Task prompt:
Present every line of the records below as a numbered list, omitting blank lines and leaving out the pictures.

##### Source material #####

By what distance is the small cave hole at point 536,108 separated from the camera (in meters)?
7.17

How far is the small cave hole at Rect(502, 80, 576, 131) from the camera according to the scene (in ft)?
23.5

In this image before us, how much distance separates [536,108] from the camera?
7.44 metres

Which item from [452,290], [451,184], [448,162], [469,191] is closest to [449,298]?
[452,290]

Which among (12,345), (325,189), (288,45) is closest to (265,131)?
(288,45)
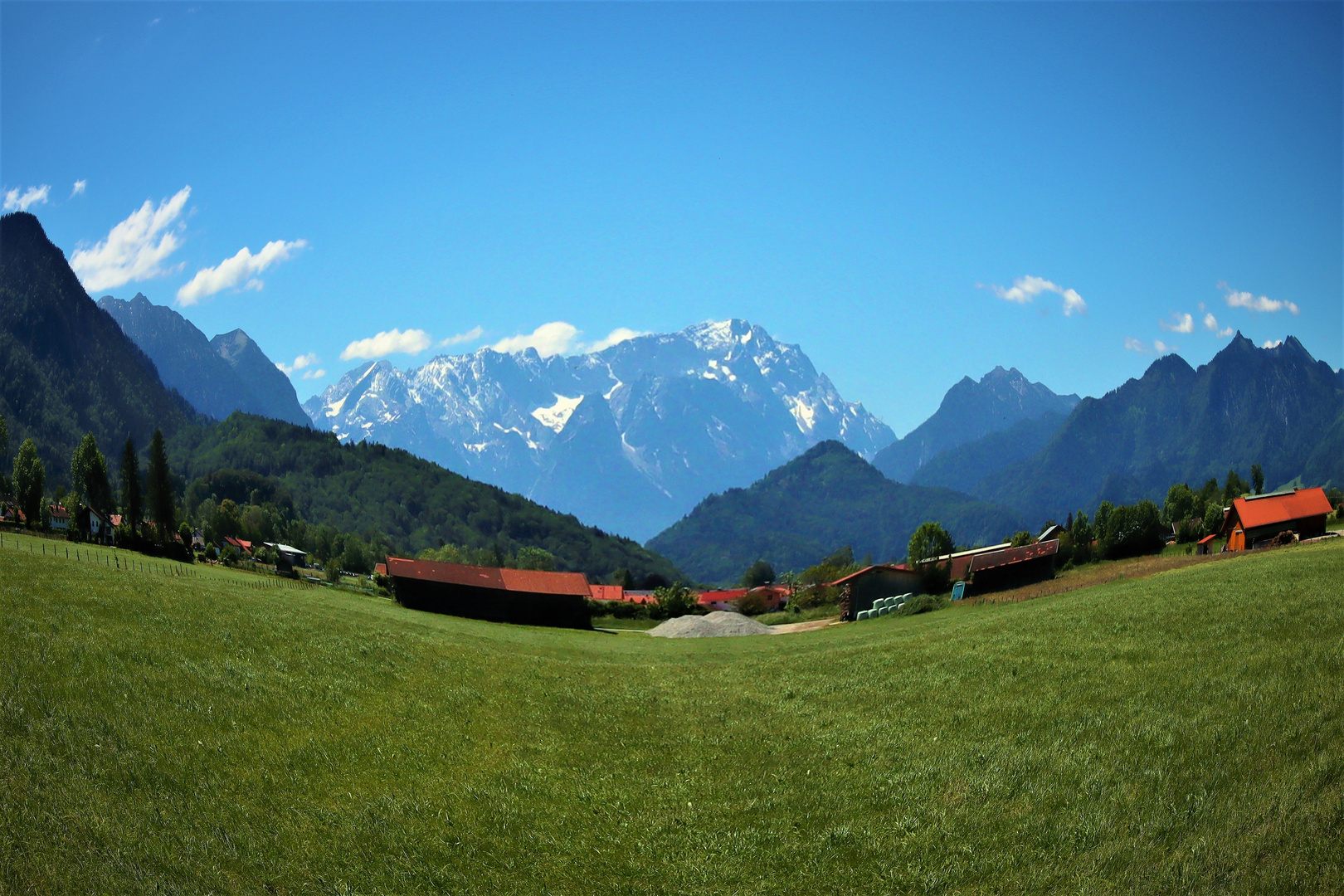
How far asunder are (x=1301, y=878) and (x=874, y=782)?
8.95 m

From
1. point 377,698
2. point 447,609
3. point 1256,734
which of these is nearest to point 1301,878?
point 1256,734

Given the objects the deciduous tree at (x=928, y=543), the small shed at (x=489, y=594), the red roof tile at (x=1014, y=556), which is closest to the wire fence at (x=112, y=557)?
the small shed at (x=489, y=594)

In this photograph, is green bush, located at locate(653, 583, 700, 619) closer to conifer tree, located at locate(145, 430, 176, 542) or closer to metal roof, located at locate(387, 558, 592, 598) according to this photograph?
metal roof, located at locate(387, 558, 592, 598)

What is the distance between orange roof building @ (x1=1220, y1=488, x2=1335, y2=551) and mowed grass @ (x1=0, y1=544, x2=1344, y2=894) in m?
46.3

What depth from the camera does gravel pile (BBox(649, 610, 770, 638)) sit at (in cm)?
7900

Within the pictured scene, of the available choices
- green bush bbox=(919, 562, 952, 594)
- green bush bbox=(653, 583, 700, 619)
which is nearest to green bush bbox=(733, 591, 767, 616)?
green bush bbox=(653, 583, 700, 619)

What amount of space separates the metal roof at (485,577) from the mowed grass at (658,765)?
43.4 m

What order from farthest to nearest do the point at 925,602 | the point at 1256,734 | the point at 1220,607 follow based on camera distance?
the point at 925,602 → the point at 1220,607 → the point at 1256,734

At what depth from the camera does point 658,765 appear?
25125mm

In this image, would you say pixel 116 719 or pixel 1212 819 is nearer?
pixel 1212 819

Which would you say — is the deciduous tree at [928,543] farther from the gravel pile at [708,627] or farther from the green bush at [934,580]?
the gravel pile at [708,627]

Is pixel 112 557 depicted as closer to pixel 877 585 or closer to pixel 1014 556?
pixel 877 585

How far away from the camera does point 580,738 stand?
90.0 ft

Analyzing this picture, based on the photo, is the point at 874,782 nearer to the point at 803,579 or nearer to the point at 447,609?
the point at 447,609
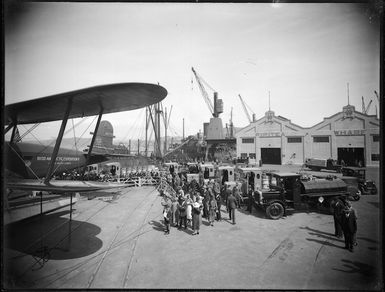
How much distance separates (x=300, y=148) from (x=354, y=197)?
25027 millimetres

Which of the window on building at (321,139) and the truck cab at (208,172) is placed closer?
the truck cab at (208,172)

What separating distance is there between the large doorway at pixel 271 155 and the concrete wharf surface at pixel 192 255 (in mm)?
28766

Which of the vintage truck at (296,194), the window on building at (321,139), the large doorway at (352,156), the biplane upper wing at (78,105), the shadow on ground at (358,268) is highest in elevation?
the window on building at (321,139)

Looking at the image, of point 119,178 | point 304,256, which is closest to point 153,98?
point 304,256

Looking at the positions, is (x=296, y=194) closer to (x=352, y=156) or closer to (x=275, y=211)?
(x=275, y=211)

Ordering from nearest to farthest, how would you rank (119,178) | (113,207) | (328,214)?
(328,214) < (113,207) < (119,178)

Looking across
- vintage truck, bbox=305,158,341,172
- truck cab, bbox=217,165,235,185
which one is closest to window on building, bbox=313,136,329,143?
vintage truck, bbox=305,158,341,172

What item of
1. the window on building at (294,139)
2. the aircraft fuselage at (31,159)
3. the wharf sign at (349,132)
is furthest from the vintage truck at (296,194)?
the wharf sign at (349,132)

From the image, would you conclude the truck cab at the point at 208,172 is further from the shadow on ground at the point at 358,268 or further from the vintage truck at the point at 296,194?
the shadow on ground at the point at 358,268

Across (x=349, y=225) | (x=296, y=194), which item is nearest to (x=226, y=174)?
(x=296, y=194)

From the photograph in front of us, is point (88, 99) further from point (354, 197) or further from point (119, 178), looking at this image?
point (354, 197)

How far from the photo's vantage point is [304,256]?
574cm

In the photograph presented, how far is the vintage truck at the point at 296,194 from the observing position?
9.24 m

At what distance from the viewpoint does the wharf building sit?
3012 centimetres
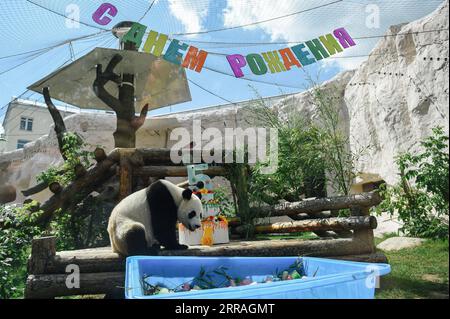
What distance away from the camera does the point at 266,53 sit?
3.34 metres

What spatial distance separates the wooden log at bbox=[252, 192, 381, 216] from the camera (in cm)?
289

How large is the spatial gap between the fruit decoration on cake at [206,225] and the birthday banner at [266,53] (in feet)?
3.52

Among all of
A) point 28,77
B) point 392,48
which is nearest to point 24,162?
point 28,77

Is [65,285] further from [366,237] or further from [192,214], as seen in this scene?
[366,237]

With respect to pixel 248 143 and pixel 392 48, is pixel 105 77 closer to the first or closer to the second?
pixel 248 143

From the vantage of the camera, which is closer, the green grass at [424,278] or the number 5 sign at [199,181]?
the green grass at [424,278]

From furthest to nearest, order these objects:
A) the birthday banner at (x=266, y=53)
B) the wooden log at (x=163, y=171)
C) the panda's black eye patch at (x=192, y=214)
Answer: the wooden log at (x=163, y=171)
the birthday banner at (x=266, y=53)
the panda's black eye patch at (x=192, y=214)

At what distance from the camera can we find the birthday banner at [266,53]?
10.1ft

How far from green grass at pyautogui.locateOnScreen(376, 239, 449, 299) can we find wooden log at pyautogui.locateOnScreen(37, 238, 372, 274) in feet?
1.91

#####

Exercise answer:
1. By what distance is the small cave hole at point 536,108 separated from the camera (in meters)?
2. 7.17
3. How far is the small cave hole at Rect(502, 80, 576, 131) from the camera according to the scene (in ft)?
4. 23.5
5. In this image before us, how much distance separates [536,108] from the camera?
6. 7.44 metres
7. Which item from [452,290], [451,184], [448,162], [469,191] is closest to [449,298]?
8. [452,290]
9. Which among (12,345), (325,189), (288,45) is closest to (265,131)?
10. (288,45)
11. How far asunder are (x=1301, y=878) and (x=874, y=782)?
12. 8.95 m
13. From
14. 1. point 377,698
15. 2. point 447,609
16. 3. point 1256,734
17. which of these is nearest to point 1301,878?
18. point 1256,734
19. Given the objects the deciduous tree at (x=928, y=543), the small shed at (x=489, y=594), the red roof tile at (x=1014, y=556), which is closest to the wire fence at (x=112, y=557)?
20. the small shed at (x=489, y=594)
21. In this photograph, is green bush, located at locate(653, 583, 700, 619) closer to conifer tree, located at locate(145, 430, 176, 542) or closer to metal roof, located at locate(387, 558, 592, 598) according to this photograph?
22. metal roof, located at locate(387, 558, 592, 598)
23. What is the distance between orange roof building @ (x1=1220, y1=488, x2=1335, y2=551) and mowed grass @ (x1=0, y1=544, x2=1344, y2=894) in m?
24. 46.3
25. What depth from the camera does gravel pile (BBox(649, 610, 770, 638)) sit at (in cm)?
26. 7900
27. Within the pictured scene, of the available choices
28. - green bush bbox=(919, 562, 952, 594)
29. - green bush bbox=(653, 583, 700, 619)
30. which is nearest to green bush bbox=(733, 591, 767, 616)?
31. green bush bbox=(653, 583, 700, 619)
32. What amount of space separates the metal roof at (485,577) from the mowed grass at (658,765)?
33. 43.4 m
34. What order from farthest to nearest do the point at 925,602 | the point at 1256,734 | the point at 1220,607 follow based on camera distance?
35. the point at 925,602 → the point at 1220,607 → the point at 1256,734
36. At what depth from the camera does point 658,765 appear?
37. 25125mm
38. In this image, would you say pixel 116 719 or pixel 1212 819 is nearer?
39. pixel 1212 819
40. Which would you say — is the deciduous tree at [928,543] farther from the gravel pile at [708,627] or farther from the green bush at [934,580]?
41. the gravel pile at [708,627]
42. Is pixel 112 557 depicted as closer to pixel 877 585 or closer to pixel 1014 556?
43. pixel 877 585
44. How far away from the camera does point 580,738 stand?
45. 90.0 ft
46. Analyzing this picture, based on the photo, is the point at 874,782 nearer to the point at 803,579 or nearer to the point at 447,609?
47. the point at 447,609
48. How much distance separates (x=300, y=148) from (x=354, y=197)?
49. 25027 millimetres
50. Which of the window on building at (321,139) and the truck cab at (208,172) is placed closer?
51. the truck cab at (208,172)
52. What separating distance is there between the large doorway at pixel 271 155 and the concrete wharf surface at pixel 192 255 (in mm)?
53. 28766
54. Which of the vintage truck at (296,194), the window on building at (321,139), the large doorway at (352,156), the biplane upper wing at (78,105), the shadow on ground at (358,268) is highest in elevation?
55. the window on building at (321,139)
56. Looking at the image, of point 119,178 | point 304,256, which is closest to point 153,98?
57. point 304,256
58. Looking at the positions, is (x=296, y=194) closer to (x=352, y=156) or closer to (x=275, y=211)?
59. (x=275, y=211)
60. Ordering from nearest to farthest, how would you rank (119,178) | (113,207) | (328,214)?
61. (328,214) < (113,207) < (119,178)
62. Looking across
63. - vintage truck, bbox=305,158,341,172
64. - truck cab, bbox=217,165,235,185
65. which one is closest to window on building, bbox=313,136,329,143?
66. vintage truck, bbox=305,158,341,172
67. What item of
68. 1. the window on building at (294,139)
69. 2. the aircraft fuselage at (31,159)
70. 3. the wharf sign at (349,132)
71. is furthest from the vintage truck at (296,194)?
72. the wharf sign at (349,132)
73. From the image, would you conclude the truck cab at the point at 208,172 is further from the shadow on ground at the point at 358,268 or further from the vintage truck at the point at 296,194?
74. the shadow on ground at the point at 358,268
75. Across (x=349, y=225) | (x=296, y=194), which item is nearest to (x=226, y=174)?
76. (x=296, y=194)
77. From the photograph in front of us, is point (88, 99) further from point (354, 197) or further from point (119, 178), looking at this image?
78. point (354, 197)
79. How far from the photo's vantage point is [304,256]?
80. 574cm
81. In the photograph presented, how far is the vintage truck at the point at 296,194 from the observing position?
82. 9.24 m
83. At what distance from the viewpoint does the wharf building sit?
84. 3012 centimetres
85. What distance away from the camera does the point at 266,53 sit?
86. 3.34 metres
87. What spatial distance separates the wooden log at bbox=[252, 192, 381, 216] from the camera (in cm)?
88. 289
89. How large is the spatial gap between the fruit decoration on cake at [206,225] and the birthday banner at [266,53] (in feet)?
90. 3.52
91. Among all of
92. A) point 28,77
93. B) point 392,48
94. which is nearest to point 24,162?
95. point 28,77
96. Is [65,285] further from [366,237] or further from [192,214], as seen in this scene?
97. [366,237]
98. With respect to pixel 248 143 and pixel 392 48, is pixel 105 77 closer to the first or closer to the second?
99. pixel 248 143
100. From the vantage of the camera, which is closer, the green grass at [424,278] or the number 5 sign at [199,181]?
101. the green grass at [424,278]
102. From furthest to nearest, order these objects:
103. A) the birthday banner at (x=266, y=53)
104. B) the wooden log at (x=163, y=171)
105. C) the panda's black eye patch at (x=192, y=214)
106. Answer: the wooden log at (x=163, y=171)
107. the birthday banner at (x=266, y=53)
108. the panda's black eye patch at (x=192, y=214)
109. At what distance from the camera can we find the birthday banner at [266,53]?
110. 10.1ft
111. How far from green grass at pyautogui.locateOnScreen(376, 239, 449, 299) can we find wooden log at pyautogui.locateOnScreen(37, 238, 372, 274) in feet?
112. 1.91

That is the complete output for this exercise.